Steve Obeegadoo et Alan Ganoo devaient inviter Razack Peeroo à statuer sur le terme « vautour » utilisé par Anil Baichoo. Ce dernier, invité à dire s’il avait bien utilisé ce mot, commencera par dire que, « I did not use it for the opposition » mais le Speaker insista, ce qui a amené le ministre des Infrastructures Publiques à dire « Okay, I did use. I withdraw ! « .
Quant aux questions destinées au Premier ministre, on retiendra qu’invité à se pencher sur l’augmentation de la participation des femmes aux élections nationales, le Premier ministre a annoncé la présentation d’un White Paper sur les réformes électorales, une décision qui fait suite aux demandes du comité des droits de l’homme de l’ONU et que ce document fera provision pour une participation accrue des femmes dans la politique.

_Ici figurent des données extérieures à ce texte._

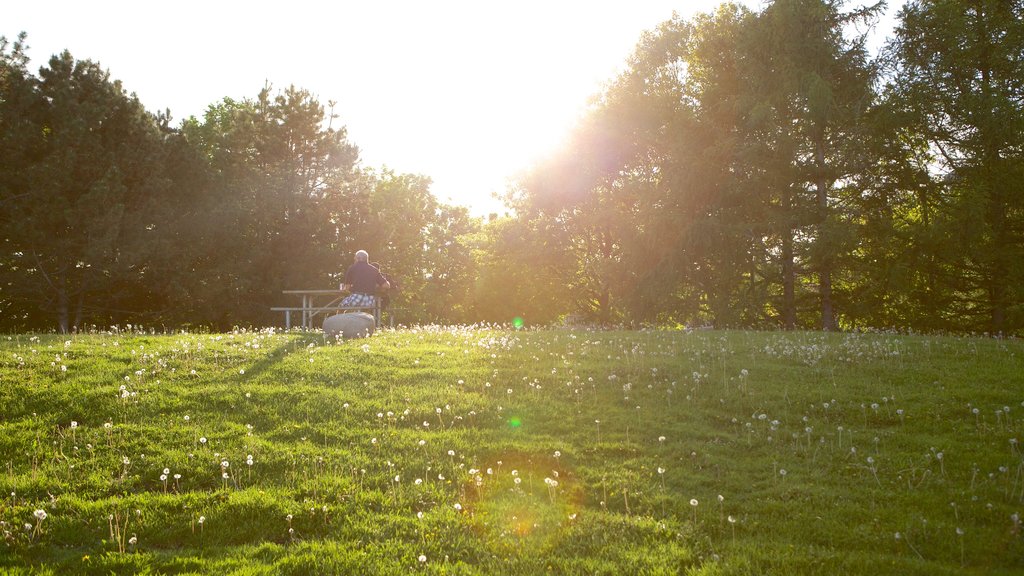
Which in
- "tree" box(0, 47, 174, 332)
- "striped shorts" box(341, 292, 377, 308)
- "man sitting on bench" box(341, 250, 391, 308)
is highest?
"tree" box(0, 47, 174, 332)

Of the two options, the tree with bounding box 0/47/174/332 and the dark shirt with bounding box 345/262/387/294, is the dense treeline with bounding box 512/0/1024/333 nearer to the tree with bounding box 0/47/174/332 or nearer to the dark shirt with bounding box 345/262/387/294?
the dark shirt with bounding box 345/262/387/294

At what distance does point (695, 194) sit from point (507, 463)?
2687 centimetres

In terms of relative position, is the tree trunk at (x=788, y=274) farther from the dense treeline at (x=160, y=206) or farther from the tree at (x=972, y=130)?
the dense treeline at (x=160, y=206)

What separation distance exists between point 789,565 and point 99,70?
4017 centimetres

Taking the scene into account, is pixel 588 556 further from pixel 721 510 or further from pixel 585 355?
pixel 585 355

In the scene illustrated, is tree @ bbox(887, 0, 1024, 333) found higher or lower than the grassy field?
higher

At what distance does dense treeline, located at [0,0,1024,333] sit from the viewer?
90.9ft

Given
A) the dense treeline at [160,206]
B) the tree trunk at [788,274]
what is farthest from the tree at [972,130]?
the dense treeline at [160,206]

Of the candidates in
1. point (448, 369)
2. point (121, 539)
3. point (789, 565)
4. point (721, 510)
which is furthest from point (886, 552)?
point (448, 369)

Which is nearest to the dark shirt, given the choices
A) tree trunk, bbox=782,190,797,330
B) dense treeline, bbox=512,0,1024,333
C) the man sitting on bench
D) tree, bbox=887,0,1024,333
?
the man sitting on bench

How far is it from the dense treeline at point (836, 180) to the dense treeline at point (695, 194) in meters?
0.11

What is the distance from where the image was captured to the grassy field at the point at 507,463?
261 inches

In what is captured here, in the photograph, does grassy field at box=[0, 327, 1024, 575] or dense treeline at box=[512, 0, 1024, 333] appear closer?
grassy field at box=[0, 327, 1024, 575]

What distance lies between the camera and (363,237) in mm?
49031
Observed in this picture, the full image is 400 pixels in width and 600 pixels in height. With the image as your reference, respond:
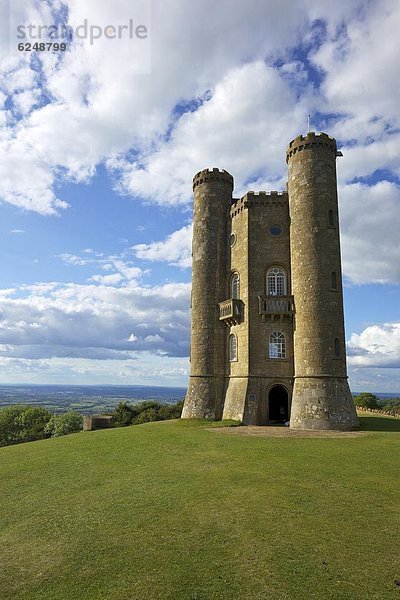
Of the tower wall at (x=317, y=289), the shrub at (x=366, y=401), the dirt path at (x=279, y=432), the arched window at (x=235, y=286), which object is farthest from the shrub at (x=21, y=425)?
the shrub at (x=366, y=401)

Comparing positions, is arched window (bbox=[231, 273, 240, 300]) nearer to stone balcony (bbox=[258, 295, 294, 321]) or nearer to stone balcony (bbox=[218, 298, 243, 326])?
stone balcony (bbox=[218, 298, 243, 326])

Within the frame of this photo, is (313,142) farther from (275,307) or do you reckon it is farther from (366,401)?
(366,401)

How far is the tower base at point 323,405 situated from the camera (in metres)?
29.0

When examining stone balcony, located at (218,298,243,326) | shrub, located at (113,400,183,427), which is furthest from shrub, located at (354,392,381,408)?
stone balcony, located at (218,298,243,326)

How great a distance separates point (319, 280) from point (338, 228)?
469 cm

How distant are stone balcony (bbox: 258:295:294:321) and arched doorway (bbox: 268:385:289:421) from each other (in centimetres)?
619

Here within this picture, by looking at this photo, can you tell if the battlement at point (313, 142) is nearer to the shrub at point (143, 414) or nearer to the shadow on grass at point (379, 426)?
the shadow on grass at point (379, 426)

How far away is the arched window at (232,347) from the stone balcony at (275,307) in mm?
3603

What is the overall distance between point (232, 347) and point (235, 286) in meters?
5.31

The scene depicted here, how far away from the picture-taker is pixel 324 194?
107 feet

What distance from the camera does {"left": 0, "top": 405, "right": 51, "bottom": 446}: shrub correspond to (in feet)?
190

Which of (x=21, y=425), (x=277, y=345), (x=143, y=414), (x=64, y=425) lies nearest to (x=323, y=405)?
(x=277, y=345)

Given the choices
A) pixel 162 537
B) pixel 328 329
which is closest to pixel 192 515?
pixel 162 537

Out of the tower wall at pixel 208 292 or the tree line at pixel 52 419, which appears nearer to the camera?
the tower wall at pixel 208 292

Si la tranche de questions pour le Premier ministre a été plutôt calme, cette semaine, tel ne sera pas le cas pour celles concernant d’autres ministres dont Vasant Bunwaree qui a eu fort à faire et qui, comme à son habitude, était décidé à s’engager personnellement dans la défense de certains des employés de ses services comme Saroj Beeharry, la fonctionnaire qui l’a suivi du ministère du Travail à celui de l’éducation.

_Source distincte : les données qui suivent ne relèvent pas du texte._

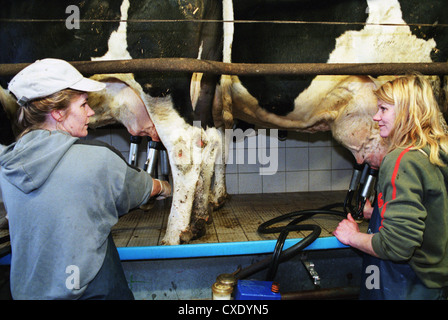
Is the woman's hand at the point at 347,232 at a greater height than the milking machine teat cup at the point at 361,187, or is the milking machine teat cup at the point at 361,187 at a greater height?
the woman's hand at the point at 347,232

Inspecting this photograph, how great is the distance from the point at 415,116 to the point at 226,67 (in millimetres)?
759

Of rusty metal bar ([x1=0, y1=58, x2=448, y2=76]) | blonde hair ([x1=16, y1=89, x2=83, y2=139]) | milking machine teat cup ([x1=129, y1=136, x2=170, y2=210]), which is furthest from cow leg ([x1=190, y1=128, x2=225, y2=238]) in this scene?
blonde hair ([x1=16, y1=89, x2=83, y2=139])

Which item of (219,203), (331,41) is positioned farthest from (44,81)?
(219,203)

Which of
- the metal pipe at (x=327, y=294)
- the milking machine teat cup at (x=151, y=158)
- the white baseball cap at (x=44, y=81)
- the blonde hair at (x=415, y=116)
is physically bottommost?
the metal pipe at (x=327, y=294)

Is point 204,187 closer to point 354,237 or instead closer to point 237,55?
point 237,55

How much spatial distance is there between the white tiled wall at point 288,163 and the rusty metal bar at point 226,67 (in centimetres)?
175

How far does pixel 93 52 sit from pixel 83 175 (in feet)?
3.70

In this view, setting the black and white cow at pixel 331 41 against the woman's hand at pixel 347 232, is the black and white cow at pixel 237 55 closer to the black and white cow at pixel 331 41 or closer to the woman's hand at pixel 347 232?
the black and white cow at pixel 331 41

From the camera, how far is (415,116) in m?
1.05

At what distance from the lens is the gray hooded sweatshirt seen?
92 cm

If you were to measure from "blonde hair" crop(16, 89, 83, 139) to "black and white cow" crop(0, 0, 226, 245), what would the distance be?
783mm

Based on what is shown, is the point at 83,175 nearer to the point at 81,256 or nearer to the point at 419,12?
the point at 81,256

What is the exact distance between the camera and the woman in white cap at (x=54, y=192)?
0.93 meters

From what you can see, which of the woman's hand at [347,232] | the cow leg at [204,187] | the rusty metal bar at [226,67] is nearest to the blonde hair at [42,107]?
the rusty metal bar at [226,67]
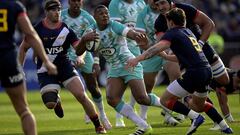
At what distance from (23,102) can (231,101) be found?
13.1 m

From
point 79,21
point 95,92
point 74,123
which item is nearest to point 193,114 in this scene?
point 95,92

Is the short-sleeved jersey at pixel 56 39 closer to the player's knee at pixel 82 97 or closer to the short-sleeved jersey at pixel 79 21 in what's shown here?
the player's knee at pixel 82 97

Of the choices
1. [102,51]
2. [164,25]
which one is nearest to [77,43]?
[102,51]

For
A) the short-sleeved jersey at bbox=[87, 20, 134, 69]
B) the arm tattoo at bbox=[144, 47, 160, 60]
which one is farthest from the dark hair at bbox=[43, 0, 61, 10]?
the arm tattoo at bbox=[144, 47, 160, 60]

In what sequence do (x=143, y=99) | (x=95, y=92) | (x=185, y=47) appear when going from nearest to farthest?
(x=185, y=47), (x=143, y=99), (x=95, y=92)

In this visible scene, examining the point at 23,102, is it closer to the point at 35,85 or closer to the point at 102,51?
the point at 102,51

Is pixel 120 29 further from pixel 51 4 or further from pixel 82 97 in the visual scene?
pixel 82 97

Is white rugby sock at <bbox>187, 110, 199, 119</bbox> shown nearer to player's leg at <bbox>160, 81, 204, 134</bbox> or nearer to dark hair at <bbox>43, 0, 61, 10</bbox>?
player's leg at <bbox>160, 81, 204, 134</bbox>

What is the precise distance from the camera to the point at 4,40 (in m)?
10.4

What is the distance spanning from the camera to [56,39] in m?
13.9

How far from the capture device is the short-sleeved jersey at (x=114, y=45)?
13984 mm

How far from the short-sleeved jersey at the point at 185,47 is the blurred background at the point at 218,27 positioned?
1728cm

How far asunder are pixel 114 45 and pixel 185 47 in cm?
222

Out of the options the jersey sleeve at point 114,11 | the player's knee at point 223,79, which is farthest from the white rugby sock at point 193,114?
the jersey sleeve at point 114,11
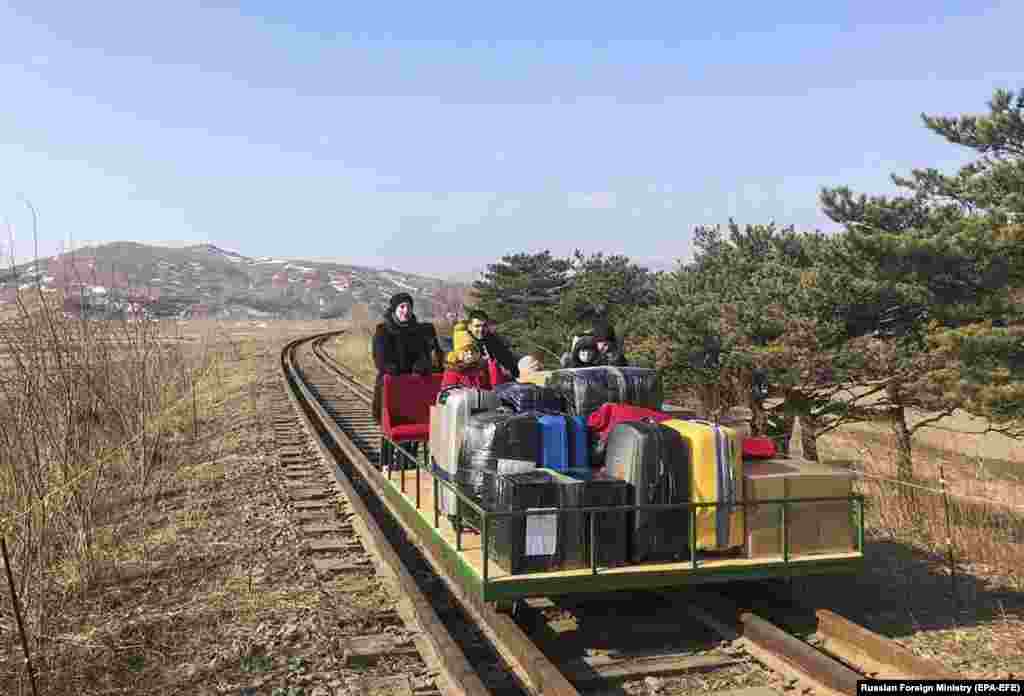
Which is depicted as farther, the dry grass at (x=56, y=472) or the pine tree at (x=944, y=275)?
the pine tree at (x=944, y=275)

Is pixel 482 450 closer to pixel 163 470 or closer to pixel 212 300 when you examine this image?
pixel 163 470

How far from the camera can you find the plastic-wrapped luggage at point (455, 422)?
265 inches

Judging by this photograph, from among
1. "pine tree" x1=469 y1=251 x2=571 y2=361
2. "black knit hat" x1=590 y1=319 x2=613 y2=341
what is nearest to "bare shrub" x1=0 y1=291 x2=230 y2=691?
"black knit hat" x1=590 y1=319 x2=613 y2=341

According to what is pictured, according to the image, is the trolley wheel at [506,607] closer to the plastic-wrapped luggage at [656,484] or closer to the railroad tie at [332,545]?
the plastic-wrapped luggage at [656,484]

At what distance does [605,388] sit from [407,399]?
11.1 ft

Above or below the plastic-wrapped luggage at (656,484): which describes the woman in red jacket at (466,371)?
above

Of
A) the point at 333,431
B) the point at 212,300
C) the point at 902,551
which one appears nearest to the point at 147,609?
the point at 902,551

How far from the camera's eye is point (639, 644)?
18.6 feet

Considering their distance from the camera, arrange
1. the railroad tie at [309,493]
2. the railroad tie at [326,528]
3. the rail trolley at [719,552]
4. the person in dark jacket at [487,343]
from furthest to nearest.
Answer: the railroad tie at [309,493] → the person in dark jacket at [487,343] → the railroad tie at [326,528] → the rail trolley at [719,552]

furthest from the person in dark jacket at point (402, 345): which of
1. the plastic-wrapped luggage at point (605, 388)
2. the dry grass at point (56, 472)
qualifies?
the plastic-wrapped luggage at point (605, 388)

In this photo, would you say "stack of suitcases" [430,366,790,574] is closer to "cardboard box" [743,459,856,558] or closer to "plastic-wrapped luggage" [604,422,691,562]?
"plastic-wrapped luggage" [604,422,691,562]

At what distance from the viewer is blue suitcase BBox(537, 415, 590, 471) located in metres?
6.09

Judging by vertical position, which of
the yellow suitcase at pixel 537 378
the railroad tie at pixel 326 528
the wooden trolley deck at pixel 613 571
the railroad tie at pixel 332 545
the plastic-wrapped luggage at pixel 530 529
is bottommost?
the railroad tie at pixel 332 545

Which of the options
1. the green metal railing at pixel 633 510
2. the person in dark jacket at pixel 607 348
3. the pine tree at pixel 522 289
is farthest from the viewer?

La handy workers qui voyage dans la voiture du ministre
Si le ministre a cru trouver une parade en disant que le poste mentionné par le député Jhugroo n’existe pas, il n’a pas pu se dérober à la question suivante du même député visant directement la handy worker Saroj Beeharry et, là, le ministre va employer les grands moyens pour défendre cette personne. Et s’il a démenti qu’elle voyage « dans ma voiture, peut-être, elle est une habitante de ma circonscription ! « .

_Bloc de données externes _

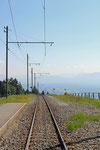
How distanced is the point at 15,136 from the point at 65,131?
86.5 inches

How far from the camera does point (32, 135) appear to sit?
10.8 metres

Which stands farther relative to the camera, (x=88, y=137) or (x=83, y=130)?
(x=83, y=130)

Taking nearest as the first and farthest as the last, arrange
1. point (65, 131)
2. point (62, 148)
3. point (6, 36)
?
1. point (62, 148)
2. point (65, 131)
3. point (6, 36)

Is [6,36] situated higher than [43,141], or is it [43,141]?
[6,36]

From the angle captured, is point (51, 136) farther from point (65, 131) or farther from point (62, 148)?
point (62, 148)

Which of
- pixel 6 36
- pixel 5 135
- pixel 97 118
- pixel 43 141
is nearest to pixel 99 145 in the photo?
pixel 43 141

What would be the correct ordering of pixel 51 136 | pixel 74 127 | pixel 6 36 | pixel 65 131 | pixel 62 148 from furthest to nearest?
pixel 6 36, pixel 74 127, pixel 65 131, pixel 51 136, pixel 62 148

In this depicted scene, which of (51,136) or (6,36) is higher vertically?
(6,36)

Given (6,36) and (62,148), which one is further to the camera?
(6,36)

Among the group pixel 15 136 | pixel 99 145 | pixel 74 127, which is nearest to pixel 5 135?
pixel 15 136

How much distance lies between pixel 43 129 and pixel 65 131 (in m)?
1.18

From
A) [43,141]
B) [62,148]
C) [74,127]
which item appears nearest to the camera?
[62,148]

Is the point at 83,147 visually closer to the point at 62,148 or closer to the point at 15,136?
the point at 62,148

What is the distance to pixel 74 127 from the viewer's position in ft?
41.1
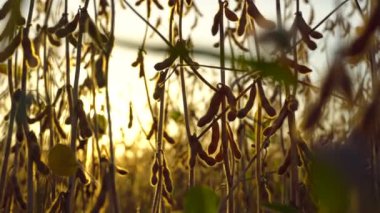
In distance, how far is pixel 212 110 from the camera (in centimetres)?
129

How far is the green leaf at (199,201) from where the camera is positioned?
0.93 m

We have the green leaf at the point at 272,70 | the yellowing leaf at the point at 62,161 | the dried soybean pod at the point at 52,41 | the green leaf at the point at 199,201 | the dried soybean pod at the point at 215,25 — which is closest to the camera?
the green leaf at the point at 272,70

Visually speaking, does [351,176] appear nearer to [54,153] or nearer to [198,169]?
[54,153]

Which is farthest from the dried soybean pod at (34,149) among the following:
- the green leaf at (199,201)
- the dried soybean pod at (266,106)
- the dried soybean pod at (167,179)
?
the green leaf at (199,201)

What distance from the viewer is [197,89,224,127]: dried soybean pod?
1.26m

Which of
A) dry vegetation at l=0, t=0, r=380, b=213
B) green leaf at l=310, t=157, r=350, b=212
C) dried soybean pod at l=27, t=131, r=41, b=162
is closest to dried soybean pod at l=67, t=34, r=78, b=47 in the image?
dry vegetation at l=0, t=0, r=380, b=213

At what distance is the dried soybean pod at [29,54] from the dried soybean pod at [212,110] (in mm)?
408

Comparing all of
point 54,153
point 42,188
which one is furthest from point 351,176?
point 42,188

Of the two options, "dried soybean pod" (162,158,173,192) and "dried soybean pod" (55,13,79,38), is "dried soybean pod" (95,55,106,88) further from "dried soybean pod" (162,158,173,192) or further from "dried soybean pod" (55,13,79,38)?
"dried soybean pod" (162,158,173,192)

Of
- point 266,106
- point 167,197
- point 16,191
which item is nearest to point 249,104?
point 266,106

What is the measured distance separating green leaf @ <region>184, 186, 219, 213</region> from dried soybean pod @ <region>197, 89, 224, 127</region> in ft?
1.01

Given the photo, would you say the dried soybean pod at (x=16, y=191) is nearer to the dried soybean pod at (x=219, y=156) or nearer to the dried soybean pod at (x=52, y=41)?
the dried soybean pod at (x=52, y=41)

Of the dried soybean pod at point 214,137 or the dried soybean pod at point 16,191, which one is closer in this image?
the dried soybean pod at point 214,137

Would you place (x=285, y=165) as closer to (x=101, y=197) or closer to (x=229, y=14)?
(x=229, y=14)
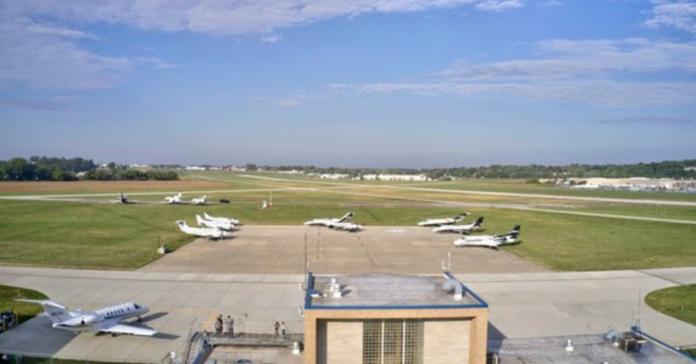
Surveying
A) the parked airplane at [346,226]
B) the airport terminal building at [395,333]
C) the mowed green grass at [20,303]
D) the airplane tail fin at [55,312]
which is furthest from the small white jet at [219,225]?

Le ministre devait ensuite être rappelé à l’ordre par ses commentaires généraux au lieu des réponses précises aux questions des députés Jhugroo et Seeruttun. Lorsque la question fatidique tombera, celle de Mahen Jhugroo de savoir « what is the relation between Mrs S.B. and the presumed pedophile of the MITD », le Speaker choisira de mettre un terme à cet échange qui dégénérait d’autant que la députée Arianne Navarre-Marie avait protesté contre le fait que Shakeel Mohamed avait lancé que l’auteur de la question « was behaving like a ‘she' ».
Les autres temps forts ont été les réponses données notamment par le ministre du Tourisme suppléant Tassarajen Pillay Chedumbrum sur Robert Desvaux et les recrutements de 107 travailleurs depuis janvier 2011 à la Tourism Authority qui ont surtout concerné les circonscriptions de Xavier Duval et de Michael Sik Yuen.